How Woodrow Wilson Ruined the World: The Empire Strikes Back
Woodrow Wilson ruined the world. Actually, I'm saying this tongue in cheek. I've always been a big Wilson fan. Joanne and I were married at the Prospect House at Princeton, which served as his residence when he was president of the university.
I'm not suggesting that he actually ruined the world, of course, but he certainly changed it. Future historians may, or may not not, think it was changed for the better. It's too early to tell.
The Zeitgeist is against Empire. Self-determination of peoples was a theme that came out of the Versailles treaty and was a hallmark of Wilsonian democracy. The idea that people should be self-governing seems reasonable and right. Who would question it?
But let me be the devil's advocate for a moment. Yes, empires have their downsides. They are arrogant, they exploit. They can be brutal. They can have an infuriating sense of superiority and entitlement. They offend our sense of basic equality.
But they build roads and aqueducts. They build railroads and get them to run on time. They establish a civil service and build hospitals. Children of colonial leaders go on to Oxford and Cambridge and learn to speak with posh accents. They give out Bibles (as they are taking the land). Most importantly, after they have finished cracking skulls and looting temples, they send governors and bring peace. (Or, more exactly, they *enforce* peace.) Historic enemies may not become kissy-face, but they do not attack one another. That last benefit might save your life and make all the bad stuff worth it.

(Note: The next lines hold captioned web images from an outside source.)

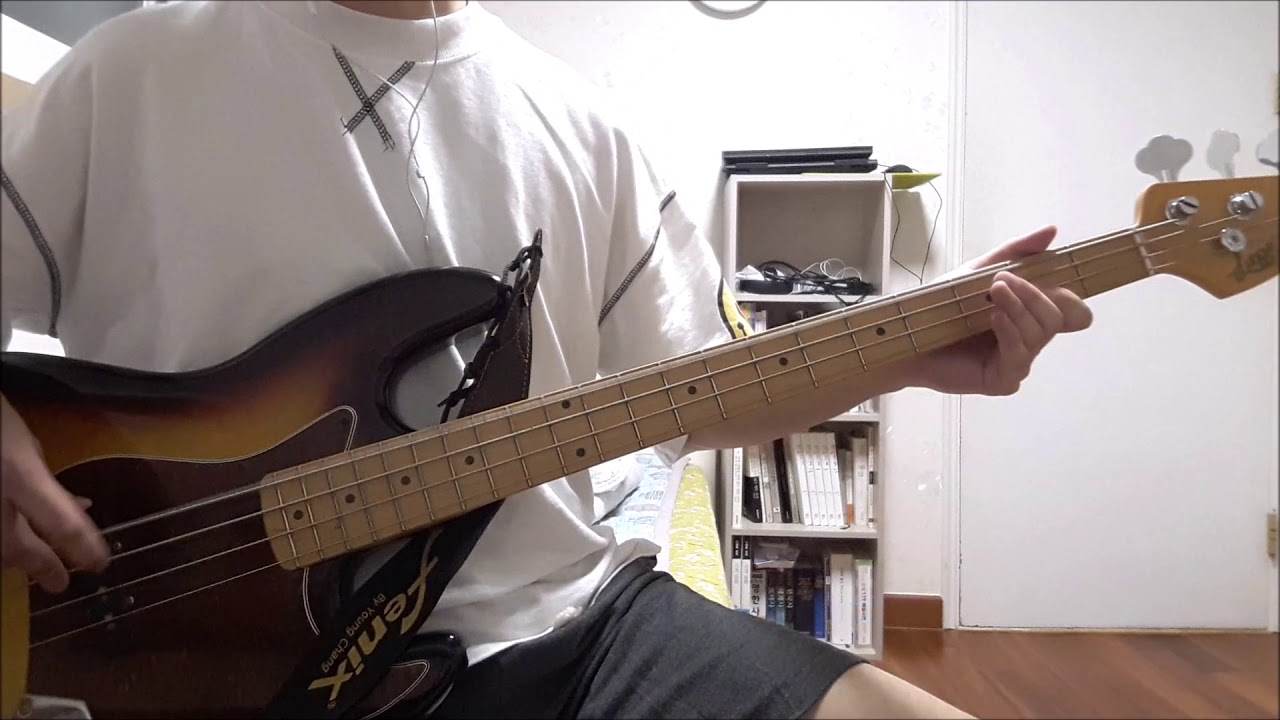 【세시격】 G-DRAGON - 삐딱하게(CROOKED) Bass + Tab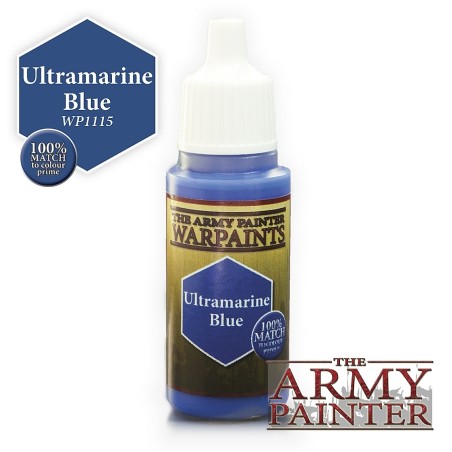 Army Painter: Warpaints - Ultramarine Blue (2012)
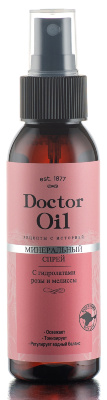 DrOil Спрей минеральный с гидролатами розы и мелиссы 100 мл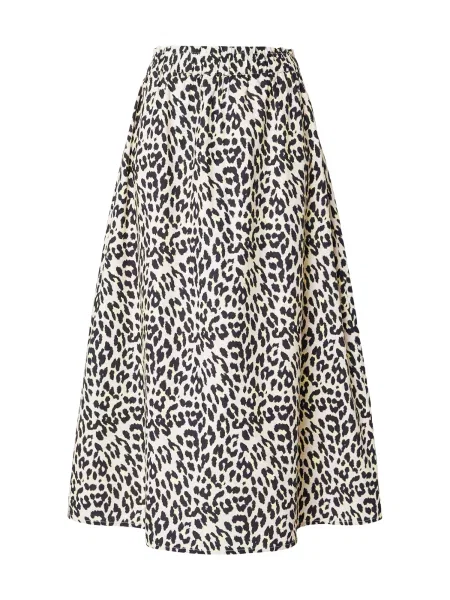 Lollys Laundry Fustă Isla galben negru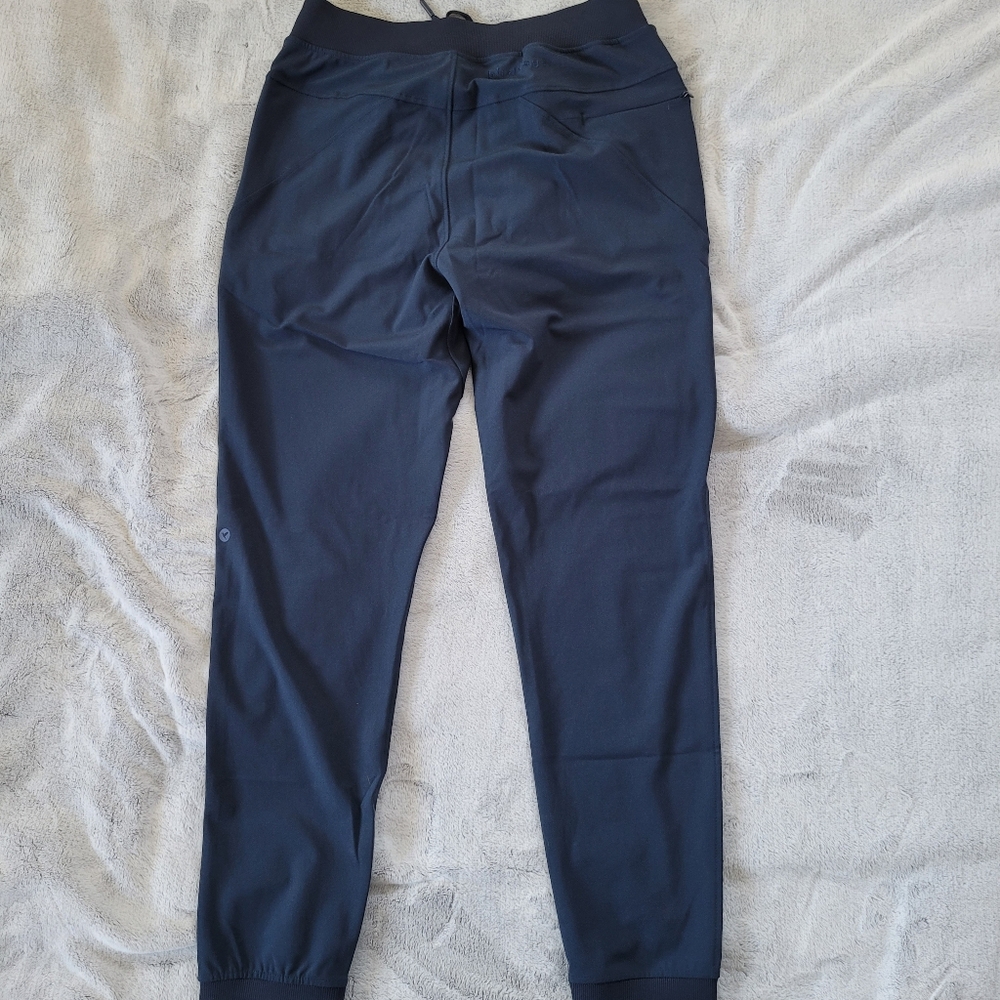 Birddogs Joggers Mens Large Navy Blue Built-in Liner Pockets Performance Pants - Picture 15 of 16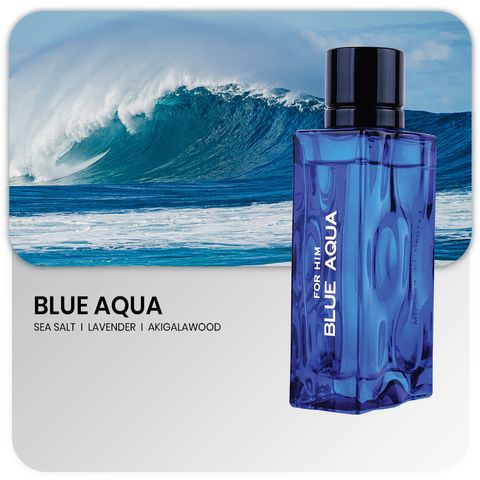 BLUE AQUA
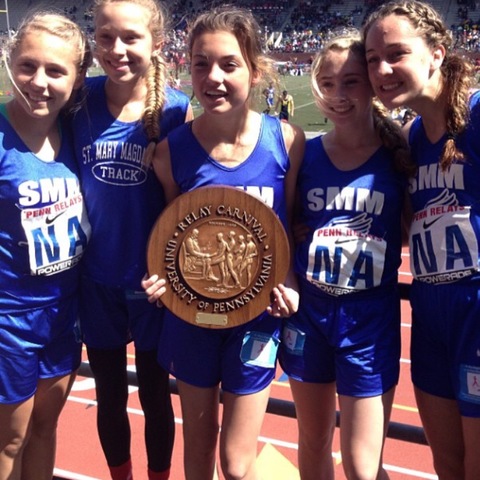 Gané Penn Relays- dose de mayo de dos mil doce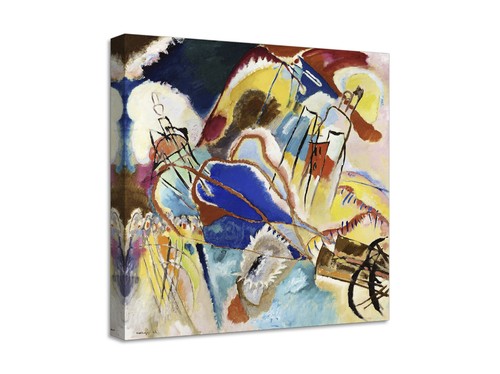 Quadro stampa tela - quadro, con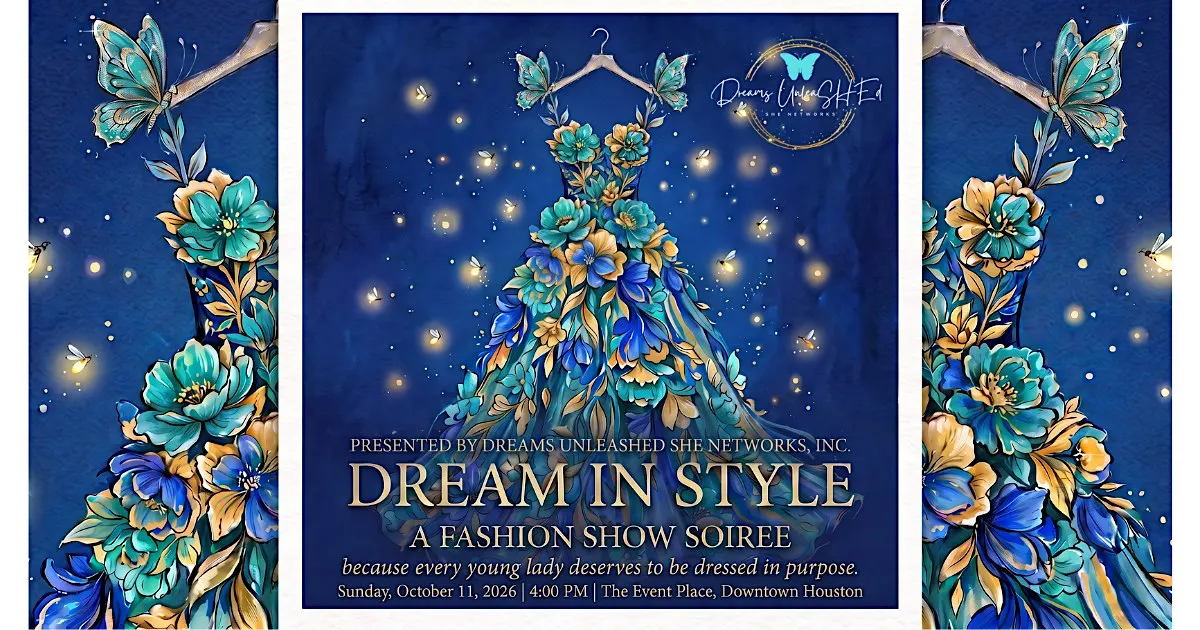 Dream In Style A Fashion Show Soiree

Think of Pax Romana. Pax Britannia. Pax Sovietica. Pax Tito. You may not feel a particular nostalgia for any of these, but is anarchy any better?
I really don't know to what extent Wilson was sincere about any of this, although I'd like to think he was. But he was certainly an elitist. Would the future be a peaceful one under the League of Nations? Or would there be a Pax Americana governed not by monarchs and aristocrats, but by American patricians and plutocrats filling the vacuum left by collapsing European and Ottoman empires? No more Roman 10th Legion or Turkish janissaries, HM Coldstream Guards or Highland Fusiliers to keep the peace, but one could always send the Marines. And no more colonies. The little nations can have their own flags and their own presidents and pretend that they are independent. They can put down the British (while trying to imitate them).
But nature abhors a vacuum. The Empire strikes back.